How local government legislation has eroded democracy

During the last 8 ½ years there has been significant changes to how local authorities operate in New Zealand. It is important to revisit what has happened since there seem to be two relative certainties with each new Government:

  1. The Local Government Act will be reformed
  2. Depending on the composition of the next Government the priorities for local councils will be made to change through legislative means

During the last several years, there has been a succession of amendments to the Local Government Act 2002. In 2010, one of the changes was to Section 11, specifying what local authorities shall pay regard to in performing their roles and included:

  • Network infrastructure
  • Public transport
  • Solid waste and its disposal
  • Avoidance and mitigation of natural hazards
  • Community infrastructure and facilities

This on one hand might have been viewed by some as a deliberate narrowing of local governments role, it was also interpreted by many as a necessary sharpening of the focus. This is particularly so when considering the nature of the Local Government Act 1974 and how this prompted the major reforms announced in the Local Government Amendment Act, 1989 where catchment boards and a slew of other authorities were replaced with city/district/regional councils.

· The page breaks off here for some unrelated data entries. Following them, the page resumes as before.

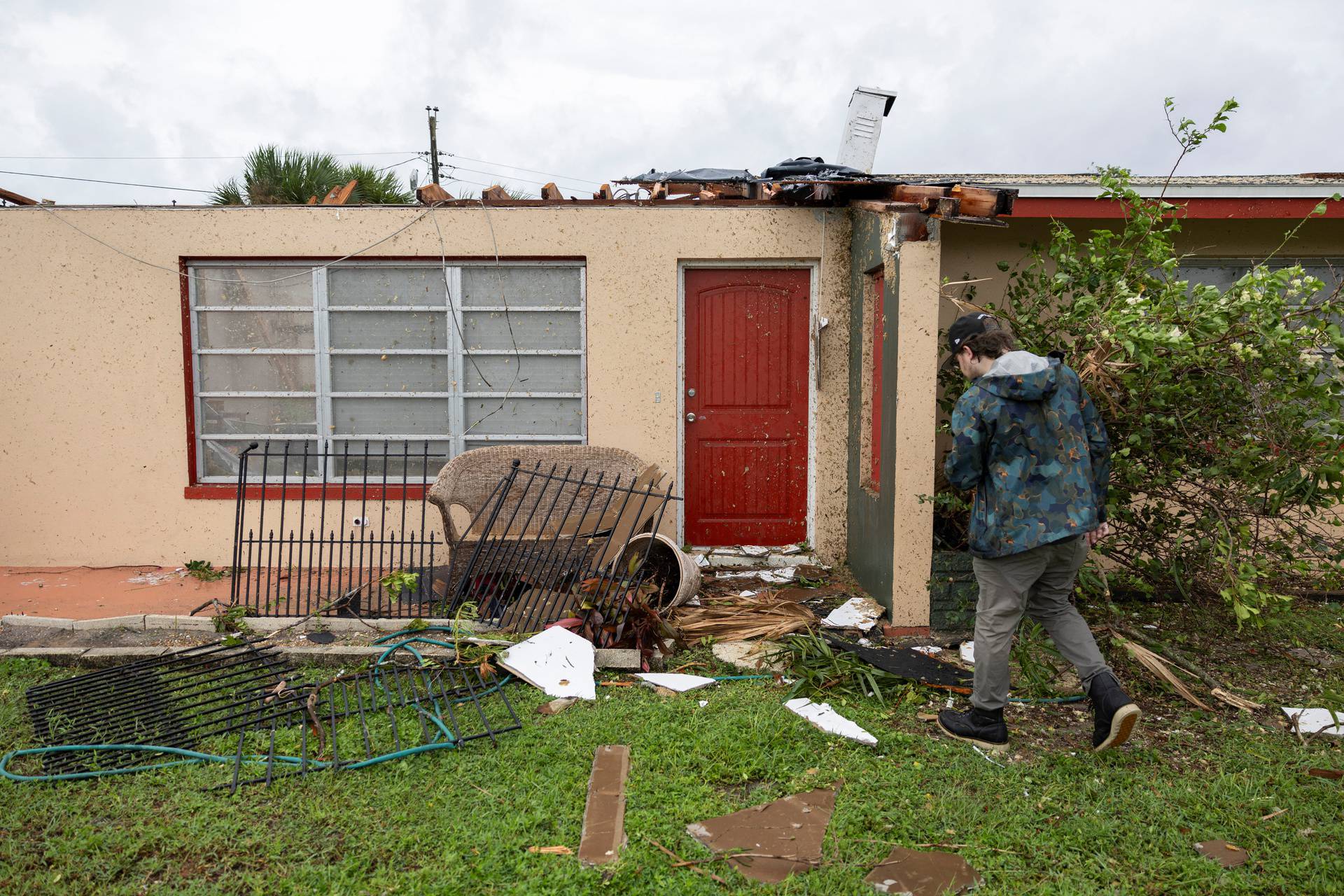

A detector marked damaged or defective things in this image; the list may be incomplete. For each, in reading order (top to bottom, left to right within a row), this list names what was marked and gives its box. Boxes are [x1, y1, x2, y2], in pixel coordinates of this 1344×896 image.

broken roofing material [818, 599, 885, 633]
broken roofing material [496, 622, 596, 700]
broken roofing material [784, 697, 879, 745]
broken roofing material [689, 790, 834, 885]
broken roofing material [868, 846, 980, 896]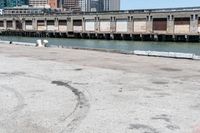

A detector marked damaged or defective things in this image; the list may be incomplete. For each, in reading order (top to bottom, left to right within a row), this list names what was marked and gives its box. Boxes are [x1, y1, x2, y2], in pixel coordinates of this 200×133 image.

cracked concrete surface [0, 44, 200, 132]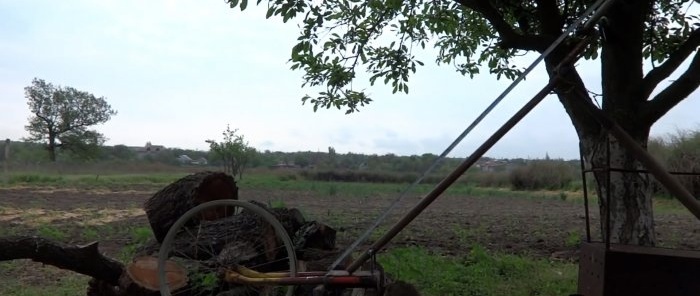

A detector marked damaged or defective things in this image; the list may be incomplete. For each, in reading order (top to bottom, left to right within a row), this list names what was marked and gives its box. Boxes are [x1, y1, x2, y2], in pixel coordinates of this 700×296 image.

rusty metal part [576, 243, 700, 296]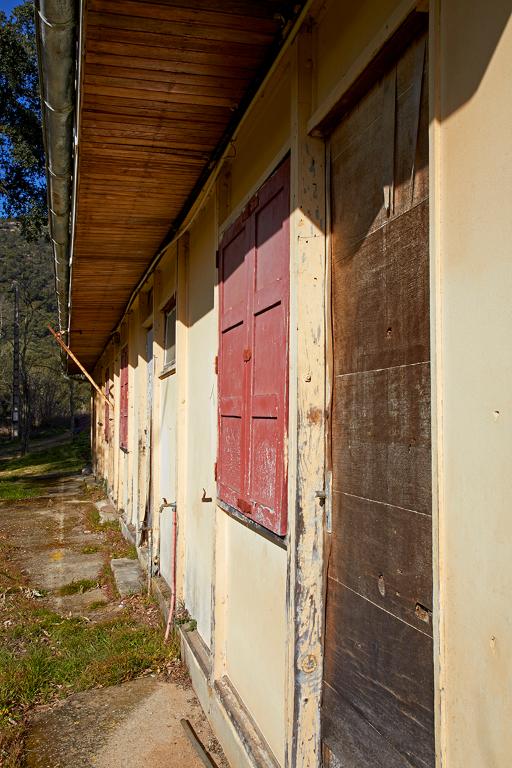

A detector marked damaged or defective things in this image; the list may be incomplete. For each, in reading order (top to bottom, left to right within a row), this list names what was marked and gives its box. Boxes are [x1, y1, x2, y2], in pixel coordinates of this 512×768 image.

rusty metal rod [46, 324, 113, 408]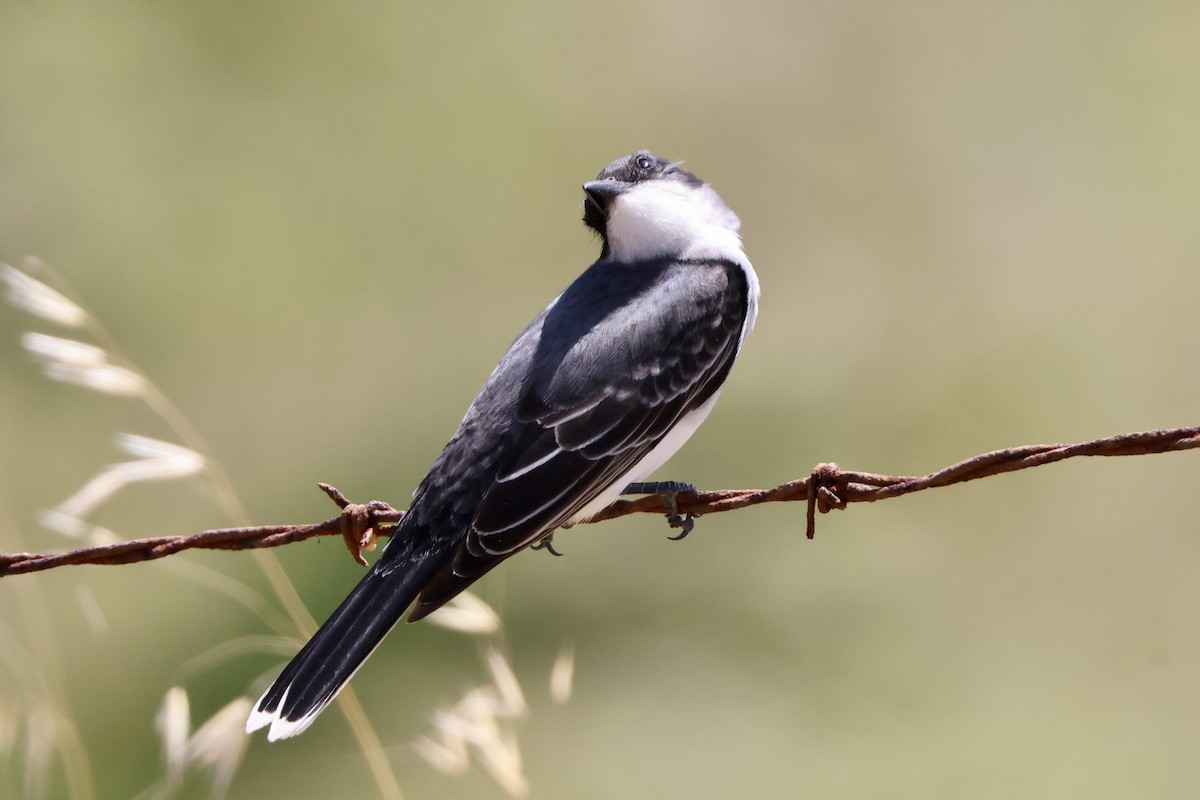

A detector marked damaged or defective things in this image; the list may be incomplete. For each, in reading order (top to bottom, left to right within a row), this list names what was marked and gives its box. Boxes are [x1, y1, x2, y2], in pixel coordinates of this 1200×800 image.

rusty barbed wire [0, 424, 1192, 576]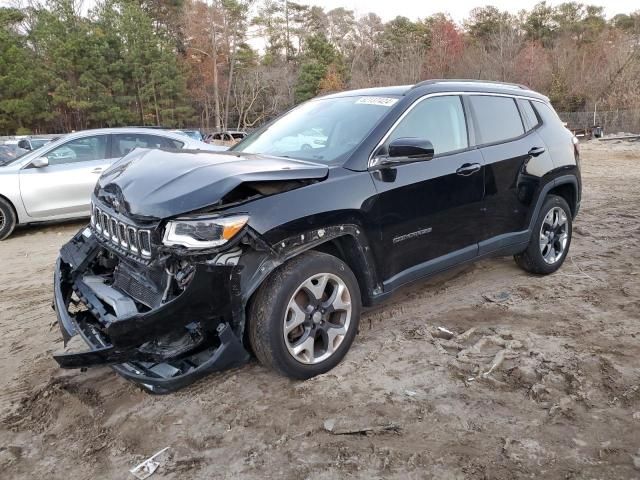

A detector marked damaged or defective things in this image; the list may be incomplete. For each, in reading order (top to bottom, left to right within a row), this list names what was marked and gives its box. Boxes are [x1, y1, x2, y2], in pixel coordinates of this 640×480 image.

crumpled hood [95, 148, 330, 219]
broken headlight [161, 215, 249, 249]
damaged bumper [52, 230, 250, 394]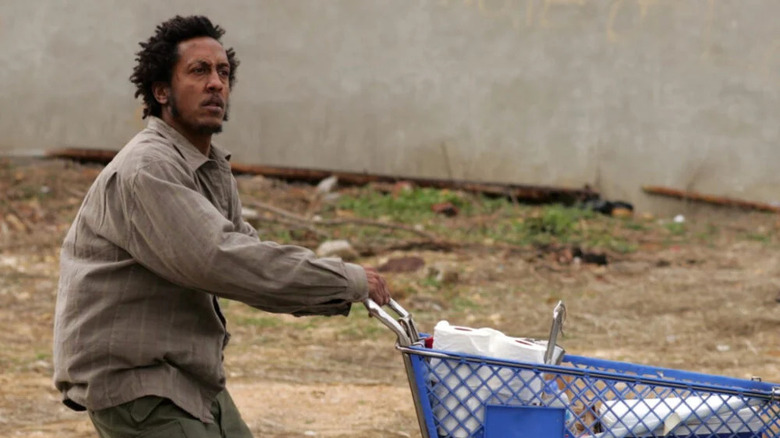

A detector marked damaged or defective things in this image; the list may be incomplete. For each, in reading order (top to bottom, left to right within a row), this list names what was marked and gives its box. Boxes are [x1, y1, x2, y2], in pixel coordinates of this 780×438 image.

rusty metal debris [47, 146, 596, 203]
rusty metal debris [640, 185, 780, 212]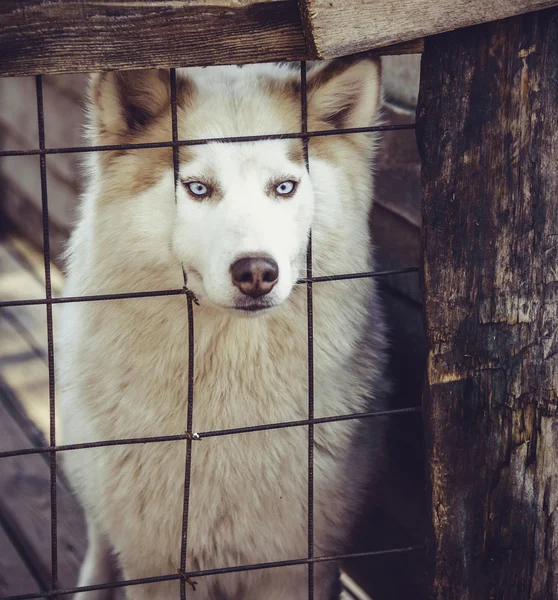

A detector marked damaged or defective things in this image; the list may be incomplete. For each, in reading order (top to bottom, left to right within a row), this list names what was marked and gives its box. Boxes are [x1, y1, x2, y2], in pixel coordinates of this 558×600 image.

rusty metal wire [0, 62, 420, 600]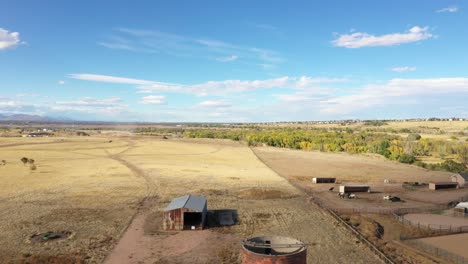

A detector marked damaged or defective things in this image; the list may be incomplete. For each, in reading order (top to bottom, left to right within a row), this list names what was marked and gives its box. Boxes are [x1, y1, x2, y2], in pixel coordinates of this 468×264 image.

rusty metal tank [241, 236, 308, 262]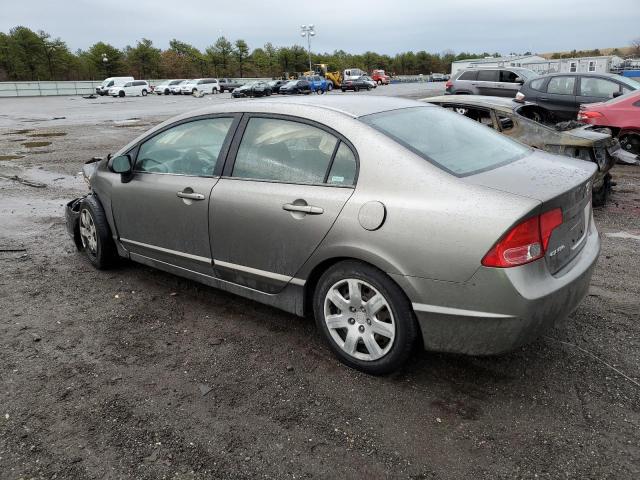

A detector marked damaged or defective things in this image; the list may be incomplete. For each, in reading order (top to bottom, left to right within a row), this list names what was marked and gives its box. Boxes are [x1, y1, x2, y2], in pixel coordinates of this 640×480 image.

exposed front wheel [78, 195, 117, 270]
exposed front wheel [312, 260, 418, 376]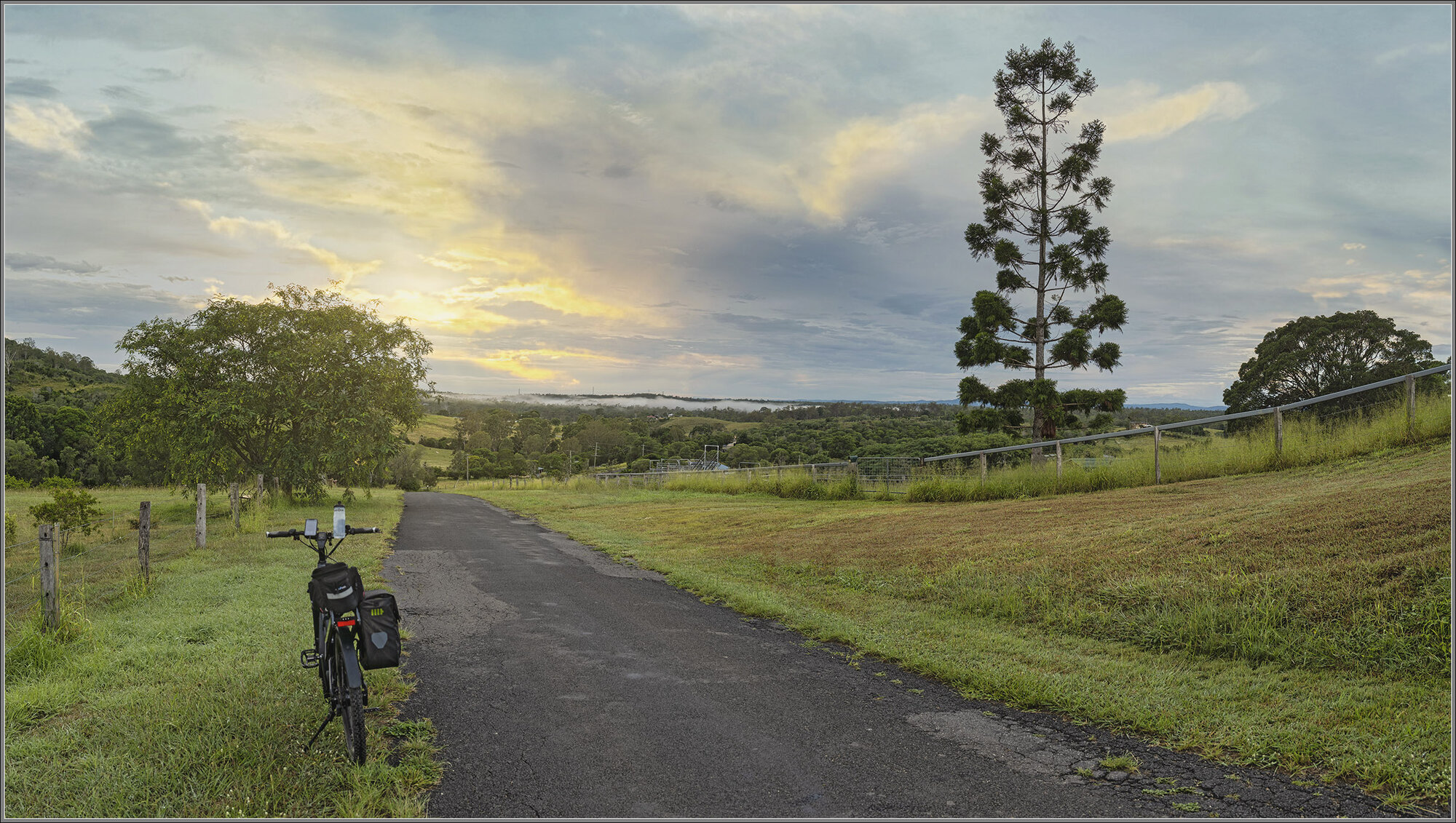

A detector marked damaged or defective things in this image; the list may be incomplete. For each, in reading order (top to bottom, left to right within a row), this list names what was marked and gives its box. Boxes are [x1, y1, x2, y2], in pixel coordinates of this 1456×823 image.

cracked asphalt [381, 494, 1439, 820]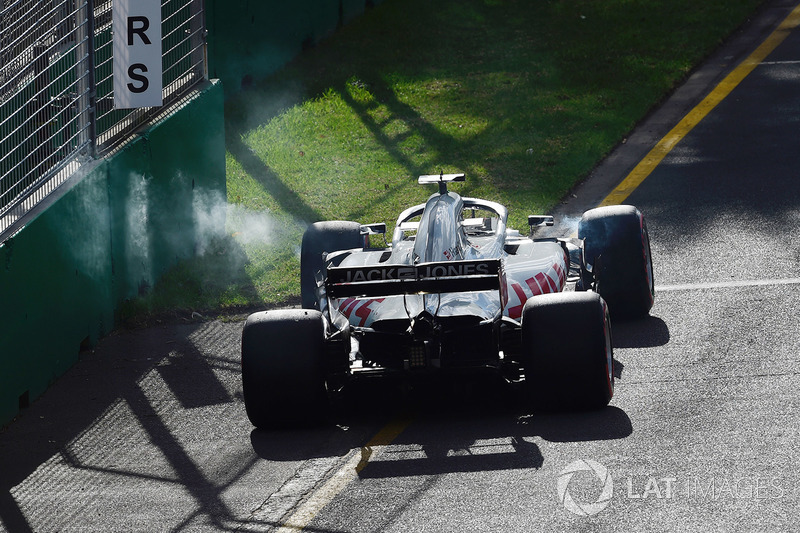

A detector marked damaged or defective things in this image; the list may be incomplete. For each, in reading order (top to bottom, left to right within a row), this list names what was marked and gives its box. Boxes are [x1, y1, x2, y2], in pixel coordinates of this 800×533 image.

damaged f1 car [241, 175, 652, 428]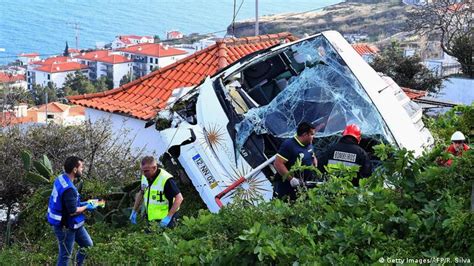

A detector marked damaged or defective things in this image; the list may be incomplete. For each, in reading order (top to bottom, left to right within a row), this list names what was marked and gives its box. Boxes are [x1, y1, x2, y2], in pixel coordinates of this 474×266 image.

overturned tourist bus [156, 30, 434, 212]
crashed vehicle [156, 31, 434, 213]
shattered windshield [235, 34, 394, 149]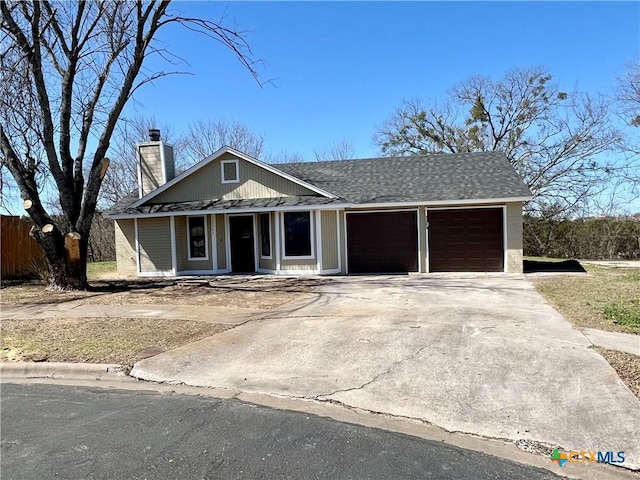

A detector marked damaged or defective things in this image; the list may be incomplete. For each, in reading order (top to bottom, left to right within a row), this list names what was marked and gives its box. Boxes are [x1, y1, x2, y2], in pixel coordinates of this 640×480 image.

cracked concrete driveway [132, 274, 636, 468]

More (much more)problematic was the 2012 repeal of nearly all references made in the 2002 legislation to “the four well beings” – social, environmental, economic and cultural. These had been included in the 2002 legislation and had formed the basis for the the Long Term Plan (Section 93). The redefinition of community outcomes was intended to reinforce the change in priorities, mentioning “good quality infrastructure, local public services and performance of regulatory functions”.


Then there is the case of Part 10. The original version  dealt with Ministerial powers to scrutinize the performance of councils. This in itself is not a bad thing and transparency is essential to the successful running of one. Its provisions were somewhat restricted – a simple request for information, appointment of a review authority or a potential investigative commissioner. With the election of National in 2008, the provisions were significantly expanded to include the power to replace a council (see Environment Canterbury). The Minister can even call a general election (the basis of necessity for this eludes me in the context of a local authority unless it is of such a divisive nature or such high national importance that the New Zealand taxpayer needs to involved).

I can see further erosion of democracy happening if there is not opposition mounted. Thus these changes over the years are of significant concern. But changing the Government is not a one size fits all solution. Changing the laws about how local government elections work, improving public involvement in the democratic processes we go on about so much among other solutions are the best ways forward.